EXERCISE 1 -
Could you repeat the pastry diary passage from "It’s times like" to "least 8 more.", swapping "diabetic" for "lactose-intolerant"?
EXERCISE 2 -
What comes next in the pastry diary passage? Carry it on from its final sentence.

QUOTED PASSAGE -
┏━━

The wind howls outside, rattling the windows. Do I dare order dessert just to be protected from the elements?
Naegel and a Paris Brest
What is wrong with me? I am not having a pastry a day like I had originally planned (oh my, so many plans) and I decide I need something stat before my time-killing nap. After spending hours in the Palais Rohan, I make my way back to a patisserie I passed wandering around yesterday and order a Paris Brest - my first and likely not my last. It looks like a giant choux pastry Oreo sandwich, set on a golden seashell platter. It’s topped with dark caramel, chopped hazelnuts, and candied pistachios. A dark chocolate ribbon snaps, a milk chocolate curl has the sweet nutty flavor of hazelnut and it sets up an anticipation for the rest of the pastry. I pick it up - who needs a fork when devouring heaven? - and it’s heavy. Not surprising that, while the choux is incredibly light, the dessert is mainly whipped buttercream. It’s got a hint of sweetness, but it tastes of delicious heavy cream and butter (weird). It melts in my mouth and the texture of the cream, the almost egg-custardy tasting puff, and the soft crunch of whole hazelnuts keeps me on my toes.
It’s times like these I thank my lucky stars I’m not diabetic or gluten-intolerant.

January 29
I don’t know if I’m giving too much time to these places I’m visiting and I’m only on my second trip. I’ve got at least 8 more.

┗━━

SUPPLIED ENTRIES -
┏━━

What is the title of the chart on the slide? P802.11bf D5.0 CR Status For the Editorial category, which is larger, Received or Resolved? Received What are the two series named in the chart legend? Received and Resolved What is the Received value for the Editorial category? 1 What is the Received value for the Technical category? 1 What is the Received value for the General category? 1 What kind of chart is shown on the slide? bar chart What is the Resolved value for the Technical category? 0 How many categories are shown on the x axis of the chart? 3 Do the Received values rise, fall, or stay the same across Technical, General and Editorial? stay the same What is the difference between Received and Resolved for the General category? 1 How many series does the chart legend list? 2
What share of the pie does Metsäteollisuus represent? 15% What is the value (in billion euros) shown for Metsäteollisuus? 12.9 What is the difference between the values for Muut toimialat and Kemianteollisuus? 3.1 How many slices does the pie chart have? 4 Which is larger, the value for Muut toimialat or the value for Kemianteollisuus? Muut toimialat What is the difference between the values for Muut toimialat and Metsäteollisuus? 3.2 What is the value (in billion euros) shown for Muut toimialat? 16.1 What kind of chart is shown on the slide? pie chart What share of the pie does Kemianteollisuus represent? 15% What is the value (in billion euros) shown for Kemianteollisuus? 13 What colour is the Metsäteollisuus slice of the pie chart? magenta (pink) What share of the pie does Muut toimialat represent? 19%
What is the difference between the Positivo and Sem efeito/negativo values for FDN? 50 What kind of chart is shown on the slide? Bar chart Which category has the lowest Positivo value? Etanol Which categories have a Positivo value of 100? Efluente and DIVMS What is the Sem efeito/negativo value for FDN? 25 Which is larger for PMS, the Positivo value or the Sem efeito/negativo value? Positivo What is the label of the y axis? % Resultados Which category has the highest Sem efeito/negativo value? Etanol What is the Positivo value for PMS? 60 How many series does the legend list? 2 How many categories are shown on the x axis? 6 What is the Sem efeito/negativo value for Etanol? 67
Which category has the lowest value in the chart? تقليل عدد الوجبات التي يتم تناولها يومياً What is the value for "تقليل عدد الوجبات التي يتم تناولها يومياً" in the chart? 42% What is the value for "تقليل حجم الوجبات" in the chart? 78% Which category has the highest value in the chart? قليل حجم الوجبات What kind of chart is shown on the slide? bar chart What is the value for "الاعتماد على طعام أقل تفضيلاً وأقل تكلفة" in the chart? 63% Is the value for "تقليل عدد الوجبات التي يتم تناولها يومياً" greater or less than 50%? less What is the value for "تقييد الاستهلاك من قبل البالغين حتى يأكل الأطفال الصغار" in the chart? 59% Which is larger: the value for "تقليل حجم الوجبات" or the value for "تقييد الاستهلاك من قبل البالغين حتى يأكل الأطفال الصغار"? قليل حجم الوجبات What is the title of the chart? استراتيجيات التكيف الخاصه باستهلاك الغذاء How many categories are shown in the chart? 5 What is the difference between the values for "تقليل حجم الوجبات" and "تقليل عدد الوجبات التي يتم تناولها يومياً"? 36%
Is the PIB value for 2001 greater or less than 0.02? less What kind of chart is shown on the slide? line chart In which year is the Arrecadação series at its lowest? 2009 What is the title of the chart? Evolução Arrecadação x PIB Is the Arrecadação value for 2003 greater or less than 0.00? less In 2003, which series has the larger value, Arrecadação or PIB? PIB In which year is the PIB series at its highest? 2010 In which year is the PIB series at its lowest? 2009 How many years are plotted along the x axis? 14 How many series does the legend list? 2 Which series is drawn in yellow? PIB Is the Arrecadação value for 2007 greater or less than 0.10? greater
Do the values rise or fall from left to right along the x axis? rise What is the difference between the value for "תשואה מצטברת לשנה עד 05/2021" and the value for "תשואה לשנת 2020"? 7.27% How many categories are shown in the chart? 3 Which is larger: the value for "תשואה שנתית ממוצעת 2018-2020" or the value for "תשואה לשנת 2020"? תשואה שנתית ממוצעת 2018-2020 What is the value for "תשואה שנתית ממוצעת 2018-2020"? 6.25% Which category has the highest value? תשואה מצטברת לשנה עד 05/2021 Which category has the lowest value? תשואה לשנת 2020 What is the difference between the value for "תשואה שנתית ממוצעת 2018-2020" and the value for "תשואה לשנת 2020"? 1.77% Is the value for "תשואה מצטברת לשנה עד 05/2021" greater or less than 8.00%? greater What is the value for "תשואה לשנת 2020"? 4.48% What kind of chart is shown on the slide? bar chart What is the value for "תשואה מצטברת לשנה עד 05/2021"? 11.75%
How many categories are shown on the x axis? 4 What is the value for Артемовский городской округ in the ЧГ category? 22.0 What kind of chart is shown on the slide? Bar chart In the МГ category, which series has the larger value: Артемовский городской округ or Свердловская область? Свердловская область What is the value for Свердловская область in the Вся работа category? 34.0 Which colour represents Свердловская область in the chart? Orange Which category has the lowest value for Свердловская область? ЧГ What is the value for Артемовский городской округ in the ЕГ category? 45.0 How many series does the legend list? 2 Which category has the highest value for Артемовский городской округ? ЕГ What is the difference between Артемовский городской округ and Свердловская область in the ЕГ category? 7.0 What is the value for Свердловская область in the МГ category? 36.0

┗━━

YOUR RESPONSE 1 -
It’s times like these I thank my lucky stars I’m not lactose-intolerant or gluten-intolerant.

January 29
I don’t know if I’m giving too much time to these places I’m visiting and I’m only on my second trip. I’ve got at least 8 more.

YOUR RESPONSE 2 -
I feel like I spend so much time aimlessly wandering; nothing I plan on going to is open, both here in Strasbourg and in Marrakech. I find myself ready to go home- to Paris. I love travel, but I think I’m so unused to it. In America, it’s not easy - five hours could see you on the same coast. Outside of a trip maybe once every year, I didn’t go anywhere new. Growing up, my mother made sure we were always going somewhere. In Europe, five hours will have you in another country, on another continent. I was always traveling to places for swim meets, soccer tournaments, and performance workshops: Germany, Spain, England. I had birthday trips to Venice and Siena. Travel was a way of life. My mother made sure of that. I remember a conversation we had once: she was sure God gave me to her because He knew she needed a travel companion. Kids are portable; she taught me that by showing me.
And when I moved back to the States for my third year of college, I didn’t really leave until I moved to a new place. I stayed in San Diego, I stayed in Boston, I stayed in Minnesota, I stayed in Boston again. I went to a different country once in a decade (thank God for that, because now I live in that country), as opposed to once in two weeks. I also never travelled alone until I took myself to Vermont for my 30th birthday. Travel has become brand new to me again (if only books could be the same) and I don’t know how to handle the freedom when it comes to planning and not being beholden to time. I love that I have the ability to do what I want, when I want. But when I have no direction, no idea of what I want to do? That’s unsettling.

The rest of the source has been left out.